The protesters walked close to the cordon formed by OMON (militarized anti-riot units) officers and soldiers of the "internal" troops with water canons and troop carriers.
"Go away!" and "Shame!" - chanted the protesters.
In the capital, the arrests began even before the opposition's Unity March even began. The police detained people going to a demonstration in the vicinity of the Puszkińska Street and Uschod metro station, as well as on Czebotariowa Street; Access to the center of Minsk was blocked.
The mass arrests came after the end of over 100,000 protests, as people began to break up into smaller groups and leave.
Violent arrests, including those of minors, took place during a protest in Grodno, according to reports from independent media, citing witnesses. There, the police were to use tear gas against demonstrators.
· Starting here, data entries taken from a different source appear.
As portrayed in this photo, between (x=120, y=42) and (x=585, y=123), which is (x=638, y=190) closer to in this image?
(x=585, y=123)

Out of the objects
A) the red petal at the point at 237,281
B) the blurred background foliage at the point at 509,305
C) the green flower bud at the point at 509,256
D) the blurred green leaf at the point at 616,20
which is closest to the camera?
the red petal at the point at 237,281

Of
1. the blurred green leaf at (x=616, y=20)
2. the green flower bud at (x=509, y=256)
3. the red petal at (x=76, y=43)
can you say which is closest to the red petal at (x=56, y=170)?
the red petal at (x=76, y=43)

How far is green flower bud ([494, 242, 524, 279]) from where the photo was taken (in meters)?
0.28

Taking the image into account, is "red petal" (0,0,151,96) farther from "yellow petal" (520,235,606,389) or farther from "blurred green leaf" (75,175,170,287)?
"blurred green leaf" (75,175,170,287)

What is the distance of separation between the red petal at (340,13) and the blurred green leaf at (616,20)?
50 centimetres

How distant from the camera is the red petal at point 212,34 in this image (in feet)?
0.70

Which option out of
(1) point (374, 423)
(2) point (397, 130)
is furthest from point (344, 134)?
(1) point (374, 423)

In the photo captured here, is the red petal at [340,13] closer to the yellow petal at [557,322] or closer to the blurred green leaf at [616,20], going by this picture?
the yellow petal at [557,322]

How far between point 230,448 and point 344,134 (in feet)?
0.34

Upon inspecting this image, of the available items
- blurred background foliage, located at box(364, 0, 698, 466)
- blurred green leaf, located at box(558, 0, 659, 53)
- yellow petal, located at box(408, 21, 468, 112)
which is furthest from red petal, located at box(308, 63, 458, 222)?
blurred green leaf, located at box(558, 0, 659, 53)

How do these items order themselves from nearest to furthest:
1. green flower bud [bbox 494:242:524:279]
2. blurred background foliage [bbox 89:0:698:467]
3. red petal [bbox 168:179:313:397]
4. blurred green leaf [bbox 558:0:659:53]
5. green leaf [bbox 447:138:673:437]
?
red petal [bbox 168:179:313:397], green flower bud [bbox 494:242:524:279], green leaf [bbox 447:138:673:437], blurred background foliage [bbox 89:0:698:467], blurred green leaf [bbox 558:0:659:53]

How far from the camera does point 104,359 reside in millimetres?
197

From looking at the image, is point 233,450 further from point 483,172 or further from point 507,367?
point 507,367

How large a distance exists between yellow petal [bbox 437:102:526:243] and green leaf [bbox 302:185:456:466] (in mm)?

Yesterdays reports gave an estimate of about 200 arrests, This morning, the official number given by the authorities was 633.
Last week a number of opposition figures have fled the country. On Saturday, activist Olga Kovalkova became the latest to say she had taken refuge in neighboring Poland amid threats of imprisonment.
Bloomberg reports that: "Three of the Belarusian opposition’s top organizers were reported missing Monday, the day after tens of thousands joined protests in the country’s capital that kept up pressure on President Alexander Lukashenko to hold new elections."